Even though the department will not increase its staff in the foreseeable future, they have supported students through expanding the curriculum. Mamantov estimated that now “at least half of [the core courses] are offered every term,” especially CS 111: Introduction to Computer Science and CS 201: Data Structures, since a lot of students want to learn basic CS concepts. 

When Ondich came to the CS department in 1991, he brought with him the goal of building the curriculum around a nice balance between mathematical theory and engineering, which he believes the department is achieving through their course offerings. When he arrived, the department was only about a decade old, having split off from Mathematics in the early 1980’s.

Although tenured faculty are the heart of a department, Mamantov and Newman-Heggie have also both interacted with many different visiting professors during their time at Carleton. Newman-Heggie noted that “their expertise in their research really make up what classes could be taught at Carleton.” She thinks that visiting professors enrich students’ academic experience by offering courses based on their research focuses. As a result, students are exposed to different areas of CS, some of which may be very niche. 

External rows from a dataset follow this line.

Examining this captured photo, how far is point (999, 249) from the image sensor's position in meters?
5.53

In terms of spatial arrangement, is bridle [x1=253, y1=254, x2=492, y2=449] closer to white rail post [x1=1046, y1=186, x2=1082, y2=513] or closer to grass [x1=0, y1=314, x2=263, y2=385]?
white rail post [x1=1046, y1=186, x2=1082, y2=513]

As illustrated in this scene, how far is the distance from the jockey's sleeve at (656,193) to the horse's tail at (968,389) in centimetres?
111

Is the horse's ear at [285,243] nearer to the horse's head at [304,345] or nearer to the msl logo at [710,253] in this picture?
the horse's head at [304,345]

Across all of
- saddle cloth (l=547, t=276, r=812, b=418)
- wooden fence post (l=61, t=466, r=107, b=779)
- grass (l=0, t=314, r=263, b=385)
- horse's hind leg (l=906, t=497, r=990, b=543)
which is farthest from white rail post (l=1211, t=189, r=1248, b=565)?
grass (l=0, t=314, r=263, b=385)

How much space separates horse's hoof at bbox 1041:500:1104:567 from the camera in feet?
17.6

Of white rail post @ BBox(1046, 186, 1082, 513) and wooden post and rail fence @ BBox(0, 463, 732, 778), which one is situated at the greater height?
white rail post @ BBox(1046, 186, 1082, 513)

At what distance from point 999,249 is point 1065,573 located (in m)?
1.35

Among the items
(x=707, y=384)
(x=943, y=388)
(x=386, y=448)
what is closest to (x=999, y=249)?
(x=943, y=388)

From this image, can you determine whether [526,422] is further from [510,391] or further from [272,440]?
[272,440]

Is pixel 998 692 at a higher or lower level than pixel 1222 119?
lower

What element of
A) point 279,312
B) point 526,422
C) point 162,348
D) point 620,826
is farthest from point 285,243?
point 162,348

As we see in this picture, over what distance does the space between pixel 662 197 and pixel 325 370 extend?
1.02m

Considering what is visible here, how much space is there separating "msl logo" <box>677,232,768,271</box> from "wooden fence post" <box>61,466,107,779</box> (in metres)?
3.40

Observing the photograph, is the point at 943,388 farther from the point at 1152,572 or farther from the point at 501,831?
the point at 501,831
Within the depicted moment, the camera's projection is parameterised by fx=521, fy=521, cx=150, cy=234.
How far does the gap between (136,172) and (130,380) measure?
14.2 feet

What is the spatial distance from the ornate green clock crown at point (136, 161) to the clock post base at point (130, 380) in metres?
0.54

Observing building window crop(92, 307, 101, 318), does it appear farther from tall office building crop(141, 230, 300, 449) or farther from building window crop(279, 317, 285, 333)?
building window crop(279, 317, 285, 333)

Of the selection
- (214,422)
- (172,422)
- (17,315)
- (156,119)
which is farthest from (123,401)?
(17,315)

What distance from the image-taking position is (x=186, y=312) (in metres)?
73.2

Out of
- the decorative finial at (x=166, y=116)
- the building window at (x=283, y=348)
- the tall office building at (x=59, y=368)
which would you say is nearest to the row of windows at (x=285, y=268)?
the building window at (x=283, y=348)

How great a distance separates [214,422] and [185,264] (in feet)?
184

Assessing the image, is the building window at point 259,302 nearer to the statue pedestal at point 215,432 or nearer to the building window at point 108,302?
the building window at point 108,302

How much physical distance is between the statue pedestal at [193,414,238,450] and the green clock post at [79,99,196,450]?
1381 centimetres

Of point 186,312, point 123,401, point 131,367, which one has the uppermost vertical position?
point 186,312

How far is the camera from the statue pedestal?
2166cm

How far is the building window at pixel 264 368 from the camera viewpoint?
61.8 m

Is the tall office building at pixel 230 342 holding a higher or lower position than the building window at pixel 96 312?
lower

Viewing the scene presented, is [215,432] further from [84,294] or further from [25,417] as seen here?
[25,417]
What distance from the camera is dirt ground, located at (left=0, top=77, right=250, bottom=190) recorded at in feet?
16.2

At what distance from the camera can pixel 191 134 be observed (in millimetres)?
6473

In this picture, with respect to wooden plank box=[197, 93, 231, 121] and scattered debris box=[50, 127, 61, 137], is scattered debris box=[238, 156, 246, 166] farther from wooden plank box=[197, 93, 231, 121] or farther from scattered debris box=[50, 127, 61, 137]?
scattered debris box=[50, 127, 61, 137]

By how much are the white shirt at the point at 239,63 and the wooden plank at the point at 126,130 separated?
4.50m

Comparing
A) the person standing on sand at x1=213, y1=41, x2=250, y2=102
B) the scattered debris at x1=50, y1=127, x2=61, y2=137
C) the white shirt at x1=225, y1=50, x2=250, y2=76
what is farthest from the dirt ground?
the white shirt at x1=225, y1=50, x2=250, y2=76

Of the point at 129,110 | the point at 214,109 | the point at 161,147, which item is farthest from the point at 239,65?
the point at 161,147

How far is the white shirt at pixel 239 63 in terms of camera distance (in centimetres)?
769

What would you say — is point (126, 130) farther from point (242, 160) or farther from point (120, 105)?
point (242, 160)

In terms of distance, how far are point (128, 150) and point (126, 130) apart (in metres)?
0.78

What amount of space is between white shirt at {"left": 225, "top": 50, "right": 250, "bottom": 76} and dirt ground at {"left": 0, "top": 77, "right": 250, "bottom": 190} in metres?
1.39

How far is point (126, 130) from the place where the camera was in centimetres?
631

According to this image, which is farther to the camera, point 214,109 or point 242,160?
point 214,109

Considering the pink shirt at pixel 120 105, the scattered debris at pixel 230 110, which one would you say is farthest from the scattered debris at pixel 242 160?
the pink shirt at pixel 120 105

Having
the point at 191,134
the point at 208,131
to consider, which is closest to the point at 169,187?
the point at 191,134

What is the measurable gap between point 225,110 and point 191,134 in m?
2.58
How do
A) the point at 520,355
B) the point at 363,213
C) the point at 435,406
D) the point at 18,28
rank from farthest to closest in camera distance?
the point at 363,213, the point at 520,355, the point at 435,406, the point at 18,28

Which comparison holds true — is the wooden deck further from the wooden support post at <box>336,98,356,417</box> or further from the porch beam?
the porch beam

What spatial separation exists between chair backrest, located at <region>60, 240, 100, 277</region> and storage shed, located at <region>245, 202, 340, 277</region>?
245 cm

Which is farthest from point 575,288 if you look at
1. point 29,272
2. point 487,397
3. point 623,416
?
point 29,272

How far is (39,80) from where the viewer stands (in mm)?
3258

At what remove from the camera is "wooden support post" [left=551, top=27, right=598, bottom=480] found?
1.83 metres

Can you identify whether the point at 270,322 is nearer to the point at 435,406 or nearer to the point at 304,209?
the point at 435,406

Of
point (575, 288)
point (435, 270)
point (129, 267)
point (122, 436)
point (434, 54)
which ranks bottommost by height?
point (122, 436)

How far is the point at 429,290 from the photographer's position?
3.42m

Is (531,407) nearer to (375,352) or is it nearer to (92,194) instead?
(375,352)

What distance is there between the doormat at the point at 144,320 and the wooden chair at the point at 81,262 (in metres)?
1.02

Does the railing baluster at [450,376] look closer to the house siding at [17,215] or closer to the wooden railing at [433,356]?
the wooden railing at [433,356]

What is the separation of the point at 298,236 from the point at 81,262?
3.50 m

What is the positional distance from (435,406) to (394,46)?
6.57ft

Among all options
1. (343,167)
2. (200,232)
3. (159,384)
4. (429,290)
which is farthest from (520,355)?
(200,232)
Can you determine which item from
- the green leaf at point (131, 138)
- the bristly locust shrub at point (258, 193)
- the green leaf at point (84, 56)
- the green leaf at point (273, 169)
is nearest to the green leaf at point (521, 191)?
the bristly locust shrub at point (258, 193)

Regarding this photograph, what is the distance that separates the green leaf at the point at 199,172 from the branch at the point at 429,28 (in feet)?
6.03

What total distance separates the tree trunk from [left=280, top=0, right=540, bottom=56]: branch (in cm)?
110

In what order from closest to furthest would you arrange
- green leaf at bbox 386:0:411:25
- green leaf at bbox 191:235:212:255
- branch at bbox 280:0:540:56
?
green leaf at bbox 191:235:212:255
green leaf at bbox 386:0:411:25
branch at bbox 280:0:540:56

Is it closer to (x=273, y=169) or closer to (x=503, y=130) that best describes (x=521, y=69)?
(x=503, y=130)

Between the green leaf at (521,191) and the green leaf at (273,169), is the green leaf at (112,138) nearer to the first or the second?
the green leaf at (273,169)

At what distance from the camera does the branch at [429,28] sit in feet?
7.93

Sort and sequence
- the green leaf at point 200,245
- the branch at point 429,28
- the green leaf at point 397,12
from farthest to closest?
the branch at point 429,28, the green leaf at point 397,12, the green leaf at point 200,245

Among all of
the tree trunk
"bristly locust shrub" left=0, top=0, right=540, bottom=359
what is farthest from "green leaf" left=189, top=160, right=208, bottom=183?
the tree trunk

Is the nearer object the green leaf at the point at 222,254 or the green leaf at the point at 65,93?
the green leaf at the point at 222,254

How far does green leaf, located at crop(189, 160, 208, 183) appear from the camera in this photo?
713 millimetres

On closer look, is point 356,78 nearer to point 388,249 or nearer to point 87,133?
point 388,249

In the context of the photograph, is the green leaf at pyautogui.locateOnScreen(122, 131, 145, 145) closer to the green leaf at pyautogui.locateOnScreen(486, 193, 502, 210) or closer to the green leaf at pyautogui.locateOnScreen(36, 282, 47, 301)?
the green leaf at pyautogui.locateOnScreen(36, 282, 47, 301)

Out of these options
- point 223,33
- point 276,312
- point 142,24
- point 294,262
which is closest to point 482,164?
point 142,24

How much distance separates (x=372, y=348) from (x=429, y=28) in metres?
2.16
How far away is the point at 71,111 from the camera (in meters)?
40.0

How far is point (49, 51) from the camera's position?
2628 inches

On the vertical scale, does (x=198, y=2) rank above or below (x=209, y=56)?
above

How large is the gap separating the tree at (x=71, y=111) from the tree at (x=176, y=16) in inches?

Mamantov agreed with this perspective, adding that visiting professors have “expanded the number of courses offered and the type of courses offered,” and that “once they leave you don’t frequently have those courses taught again.” Mamantov, who aspires to go into a teaching career, said she appreciates the opportunity to “know a really young professor in the beginning of their career [and] learning how they learned to teach.”

Both Newman-Heggie and Mamantov have observed an increased interest in CS from the student body since they arrived at Carleton. Newman-Heggie noted that “more students [are] coming to CS,” with a notable portion of them being double majors since CS is very interdisciplinary and can “transfer into anything.” On the flipside, she also noticed from her experience as an SDA that some students who have shown keen interest in CS are “scared to take Intro [because they have] never programmed before.” 

Adding onto this is the issue of gender representation in CS. Although Newman-Heggie shared that there are “more non-male-identifying students than there have been previously” in the department, work remains to be done. Ondich acknowledged the gender imbalance, adding that even though Carleton’s gender ratio is “better than the national numbers, [we] still were nowhere near” half of the majors being women and gender minorities. 

One of the major goals of the CS department is to “figure out how to be more inclusive [of] a community where everybody gets support they need,” and feels included in the larger community. Ondich revealed the somber truth that “there are very serious problems of isolation and hostility” to people in the technology industry who aren’t white and don’t identify as a man. 

This manifests in higher education in the form of “students driv[ing] other students away” from CS, he said. According to Ondich, the department is trying to “redirect the energies of students [who scare others away] and reach out to the students who [are] driven away.” Some students “just bail on CS because they just feel out of their depth or not welcomed,” Ondich said.